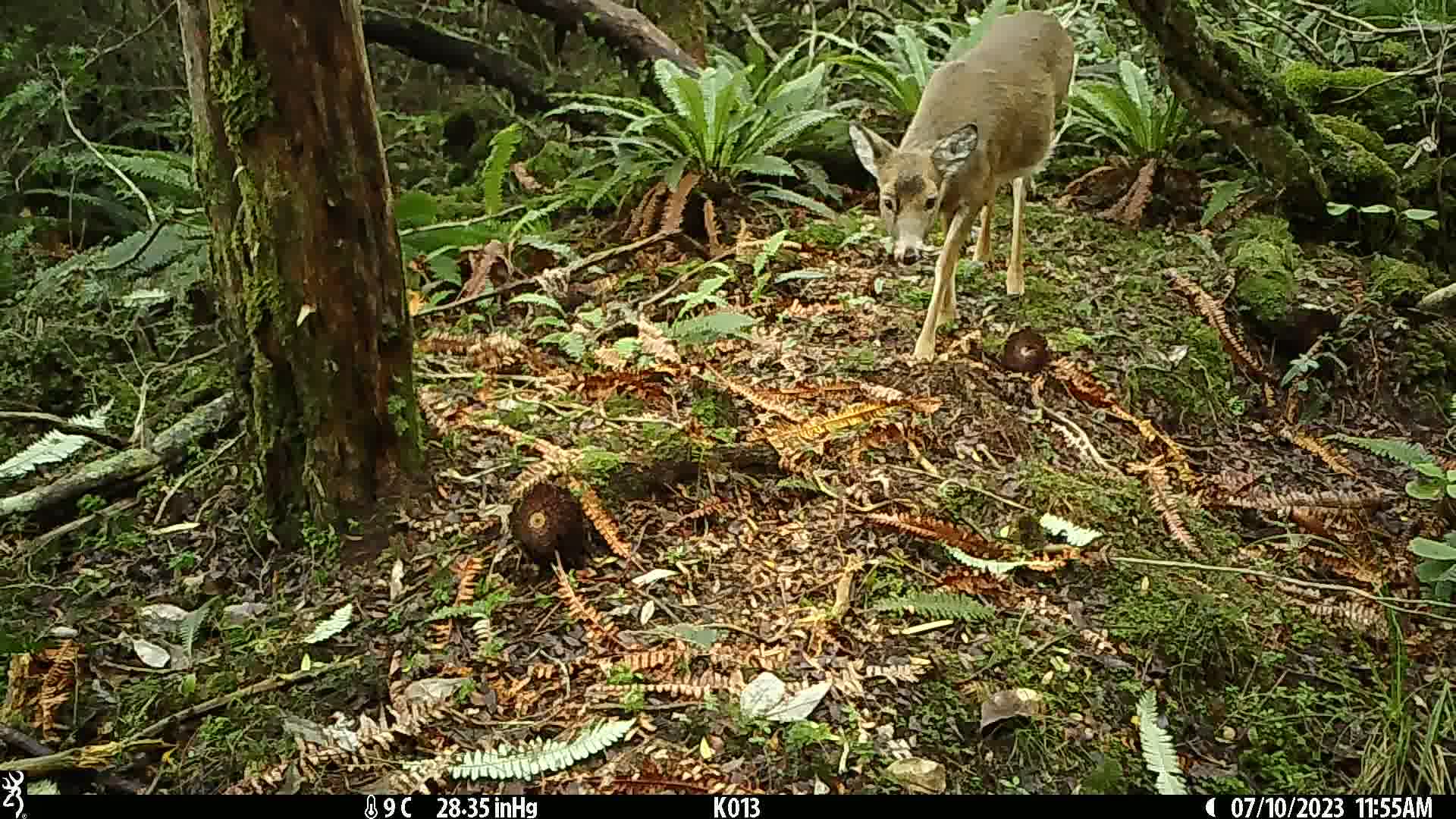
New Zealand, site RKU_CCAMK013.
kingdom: Animalia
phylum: Chordata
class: Mammalia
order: Artiodactyla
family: Cervidae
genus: Odocoileus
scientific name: Odocoileus virginianus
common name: white-tailed deer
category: white tailed deer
White tailed deer (white-tailed deer) (Odocoileus virginianus).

· · · · ·

## Action item
Repeat every entry above word for word, and include no pictures.

## Response for this exercise
New Zealand, site RKU_CCAMK013.
kingdom: Animalia
phylum: Chordata
class: Mammalia
order: Artiodactyla
family: Cervidae
genus: Odocoileus
scientific name: Odocoileus virginianus
common name: white-tailed deer
category: white tailed deer
White tailed deer (white-tailed deer) (Odocoileus virginianus).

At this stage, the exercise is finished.